How to Use Code Switching in the Classroom
Allow language-learners to code switch when they have difficulty continuing a conversation in the new language.
If a student pauses mid-sentence trying to remember a word, it will be helpful if the teacher allows her to substitute the word with one from her native language in order to continue. If rules strictly prohibit code switching, classroom rapport and learning will be thwarted.
If students find the need to resort to code switching, it's the teacher's job to use those events as opportunities for learning. Teach the vocabulary, offer synonyms, and model other things students might do to continue conversations without resorting to code switching.
Should a teacher explain instructions in both the native and the new language?
It's best to explain instructions in the language you're trying to teach, and to avoid repeating those instructions in the native language afterward. If students know that you will explain it in their native tongue later, they are less likely to listen to and learn the new language.
Is there any situation where code switching should be avoided in the classroom?

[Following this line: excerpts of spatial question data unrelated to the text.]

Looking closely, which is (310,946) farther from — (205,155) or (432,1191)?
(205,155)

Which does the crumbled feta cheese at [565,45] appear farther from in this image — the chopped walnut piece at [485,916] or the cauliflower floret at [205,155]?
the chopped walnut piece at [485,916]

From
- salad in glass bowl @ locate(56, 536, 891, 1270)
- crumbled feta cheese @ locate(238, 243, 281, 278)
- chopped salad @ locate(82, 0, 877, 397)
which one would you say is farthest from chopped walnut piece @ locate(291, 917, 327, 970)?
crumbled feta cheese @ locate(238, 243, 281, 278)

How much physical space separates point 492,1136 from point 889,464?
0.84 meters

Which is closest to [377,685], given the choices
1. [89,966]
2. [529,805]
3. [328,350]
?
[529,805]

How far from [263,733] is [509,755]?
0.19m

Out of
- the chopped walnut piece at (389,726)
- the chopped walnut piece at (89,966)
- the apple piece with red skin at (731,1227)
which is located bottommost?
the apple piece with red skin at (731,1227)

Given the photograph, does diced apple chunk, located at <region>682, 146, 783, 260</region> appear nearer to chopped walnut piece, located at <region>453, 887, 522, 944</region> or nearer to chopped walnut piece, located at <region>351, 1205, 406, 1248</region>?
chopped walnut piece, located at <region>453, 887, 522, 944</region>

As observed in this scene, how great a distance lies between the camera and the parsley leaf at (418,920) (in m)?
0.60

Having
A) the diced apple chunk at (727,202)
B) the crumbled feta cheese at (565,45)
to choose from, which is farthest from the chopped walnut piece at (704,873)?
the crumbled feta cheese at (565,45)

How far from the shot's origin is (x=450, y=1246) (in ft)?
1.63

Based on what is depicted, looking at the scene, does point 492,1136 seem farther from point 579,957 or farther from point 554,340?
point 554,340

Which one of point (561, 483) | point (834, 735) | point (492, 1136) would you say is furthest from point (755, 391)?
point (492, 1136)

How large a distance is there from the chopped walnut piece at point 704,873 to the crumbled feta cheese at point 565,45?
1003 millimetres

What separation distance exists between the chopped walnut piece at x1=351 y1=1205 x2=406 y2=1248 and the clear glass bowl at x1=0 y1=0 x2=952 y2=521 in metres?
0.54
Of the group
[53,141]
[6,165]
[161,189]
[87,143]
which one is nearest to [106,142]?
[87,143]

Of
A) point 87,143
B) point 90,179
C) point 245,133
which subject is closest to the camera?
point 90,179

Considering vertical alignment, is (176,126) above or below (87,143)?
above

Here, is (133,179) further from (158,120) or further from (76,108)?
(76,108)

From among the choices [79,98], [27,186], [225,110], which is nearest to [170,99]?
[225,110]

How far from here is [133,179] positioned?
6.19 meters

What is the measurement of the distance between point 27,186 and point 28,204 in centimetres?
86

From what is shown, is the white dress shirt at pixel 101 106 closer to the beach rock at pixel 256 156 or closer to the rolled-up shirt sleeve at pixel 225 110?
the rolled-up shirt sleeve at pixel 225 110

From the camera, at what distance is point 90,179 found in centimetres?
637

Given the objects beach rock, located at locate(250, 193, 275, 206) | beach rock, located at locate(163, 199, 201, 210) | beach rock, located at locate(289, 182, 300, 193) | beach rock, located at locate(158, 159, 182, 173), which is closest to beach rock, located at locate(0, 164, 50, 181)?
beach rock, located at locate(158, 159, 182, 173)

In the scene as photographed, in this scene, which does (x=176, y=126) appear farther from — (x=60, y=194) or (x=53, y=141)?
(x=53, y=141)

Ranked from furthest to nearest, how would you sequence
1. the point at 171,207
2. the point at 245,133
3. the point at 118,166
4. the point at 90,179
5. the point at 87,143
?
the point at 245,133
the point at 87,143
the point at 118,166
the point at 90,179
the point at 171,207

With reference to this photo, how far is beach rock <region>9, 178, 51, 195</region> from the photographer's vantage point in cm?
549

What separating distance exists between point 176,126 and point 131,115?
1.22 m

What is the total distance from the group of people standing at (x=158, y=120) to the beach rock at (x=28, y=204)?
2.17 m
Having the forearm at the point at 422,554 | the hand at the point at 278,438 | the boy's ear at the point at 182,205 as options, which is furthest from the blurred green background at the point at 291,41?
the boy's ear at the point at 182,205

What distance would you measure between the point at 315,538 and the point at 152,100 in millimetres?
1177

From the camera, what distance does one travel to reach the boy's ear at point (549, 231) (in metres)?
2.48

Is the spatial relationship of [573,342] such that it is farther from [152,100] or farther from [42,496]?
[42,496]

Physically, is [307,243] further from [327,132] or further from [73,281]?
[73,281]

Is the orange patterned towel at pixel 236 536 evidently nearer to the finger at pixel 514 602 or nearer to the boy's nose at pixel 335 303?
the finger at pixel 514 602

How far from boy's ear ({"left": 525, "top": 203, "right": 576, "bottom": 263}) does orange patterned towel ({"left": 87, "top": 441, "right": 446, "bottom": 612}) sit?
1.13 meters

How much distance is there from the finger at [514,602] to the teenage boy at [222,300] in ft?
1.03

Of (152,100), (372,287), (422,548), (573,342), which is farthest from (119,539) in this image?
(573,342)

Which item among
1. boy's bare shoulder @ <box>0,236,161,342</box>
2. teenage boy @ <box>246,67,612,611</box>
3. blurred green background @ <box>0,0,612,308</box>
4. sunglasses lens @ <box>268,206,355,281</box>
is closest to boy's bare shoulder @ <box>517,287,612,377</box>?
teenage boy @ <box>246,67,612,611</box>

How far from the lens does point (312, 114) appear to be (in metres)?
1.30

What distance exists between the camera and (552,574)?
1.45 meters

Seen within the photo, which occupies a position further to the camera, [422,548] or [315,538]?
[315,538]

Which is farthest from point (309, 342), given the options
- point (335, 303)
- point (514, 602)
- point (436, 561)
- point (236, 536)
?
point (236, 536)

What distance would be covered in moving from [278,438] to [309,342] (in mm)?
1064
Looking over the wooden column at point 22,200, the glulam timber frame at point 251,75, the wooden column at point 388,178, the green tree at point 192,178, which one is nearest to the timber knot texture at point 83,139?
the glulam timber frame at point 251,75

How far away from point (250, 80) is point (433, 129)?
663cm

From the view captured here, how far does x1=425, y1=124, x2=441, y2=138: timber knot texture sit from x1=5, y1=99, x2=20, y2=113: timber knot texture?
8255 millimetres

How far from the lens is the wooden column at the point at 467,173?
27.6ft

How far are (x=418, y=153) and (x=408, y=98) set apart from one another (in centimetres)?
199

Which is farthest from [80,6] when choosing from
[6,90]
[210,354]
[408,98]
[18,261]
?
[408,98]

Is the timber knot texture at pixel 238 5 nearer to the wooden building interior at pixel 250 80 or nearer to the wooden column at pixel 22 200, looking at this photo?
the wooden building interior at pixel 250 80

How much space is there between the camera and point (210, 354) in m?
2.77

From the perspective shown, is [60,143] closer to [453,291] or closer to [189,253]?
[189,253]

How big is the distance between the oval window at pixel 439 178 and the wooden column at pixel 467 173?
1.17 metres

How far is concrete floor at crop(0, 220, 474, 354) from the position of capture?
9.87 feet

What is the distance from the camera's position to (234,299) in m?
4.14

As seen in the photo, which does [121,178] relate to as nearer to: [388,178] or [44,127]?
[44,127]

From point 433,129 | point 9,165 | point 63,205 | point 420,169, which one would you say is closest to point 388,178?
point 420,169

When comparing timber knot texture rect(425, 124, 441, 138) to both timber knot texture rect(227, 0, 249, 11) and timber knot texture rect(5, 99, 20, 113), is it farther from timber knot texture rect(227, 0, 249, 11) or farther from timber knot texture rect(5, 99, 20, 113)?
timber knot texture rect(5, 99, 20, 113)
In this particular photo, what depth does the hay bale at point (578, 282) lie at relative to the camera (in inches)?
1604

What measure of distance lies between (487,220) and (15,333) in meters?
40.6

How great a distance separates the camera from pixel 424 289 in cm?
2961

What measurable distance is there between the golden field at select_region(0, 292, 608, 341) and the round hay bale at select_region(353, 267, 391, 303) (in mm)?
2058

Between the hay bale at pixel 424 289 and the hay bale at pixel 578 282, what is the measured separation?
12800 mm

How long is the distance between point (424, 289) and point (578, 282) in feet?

Try to avoid code switching in classrooms where students speak different native tongues. If all your students are native English speakers occasional code switching may be helpful, but if your classroom includes students from different linguistic backgrounds, it will confuse the class and prevent learning.
Suggestions for Teachers
The teacher can use code switching to help promote learning, especially while teaching new vocabulary. Here are some suggestions for teachers of intermediate level students learning English. These examples set the lesson in a classroom of native Turkish speakers, but you could do something like this in any classroom full of students who share any native tongue.
The teacher shares a written dialogue which includes an English statement for which the students don’t know the Turkish meaning.
Joselyn: Babs, Babs, Oh there you are!
Babs: Calm down. What’s the rush?
Joselyn: (I’ve been bursting to tell you.)
Babs: Tell me what? It’s obviously got you excited.
Jocelyn: Well, Heather just told me that Mandy has dumped Gordon and got a new boyfriend.
Babs: Oohh, fancy that. Who is he?
The teacher wants the students to learn the meaning of the new word "bursting." Have the class brainstorm to guess what it means in context (hopefully they'll come up with something like Sana söylemek için can atıyorum), then the teacher introduces the new word: To burst.
The teacher gives another dialogue to the students and wants them to guess the meaning of the words which are written in bold.
John: Would you like to go out to dinner or to a movie?
Karen: Either one, it’s up to you.
John: What would you prefer?
Karen: I really don't care; I just want to get out of the house.
John: Well, then how about dinner and a movie?
Karen: That’s a great idea!
Students try to guess the meaning of it’s up to you from the context. And after finding the its meaning as ‘sana bağlı’ , they are asked to put those words in the dialogue and read it again.
Code switching is a phenomenon that is inevitable in bilingual communities. It occurs naturally in second- or foreign-language classrooms and it can be used beneficially in many classroom activities. Although it is sometimes seen as a sloppy or presumptive way to speak, it is natural and can be turned to a purposeful and useful activity in language classes.
Aranoff, M. and Rees – Miller, J. (2003). The Handbook Of Linguistics. Blackwell Publishers: Oxford
Crystal, D. (1987). The Cambridge Encyclopedia Of Language. Cambridge University Press: Cambridge
Romaine, S. (1992). Bilingualism. Blackwell Publishers: Cambridge
Saunders, G. (1988). Bilingual Children: From Birth To Teens. Multilingual Matters Ltd: Clevedon
Skiba, R. (1997). Code Switching As a Countenance of Language Interference. The Internet TESL Journal. Vol. III. No: 10.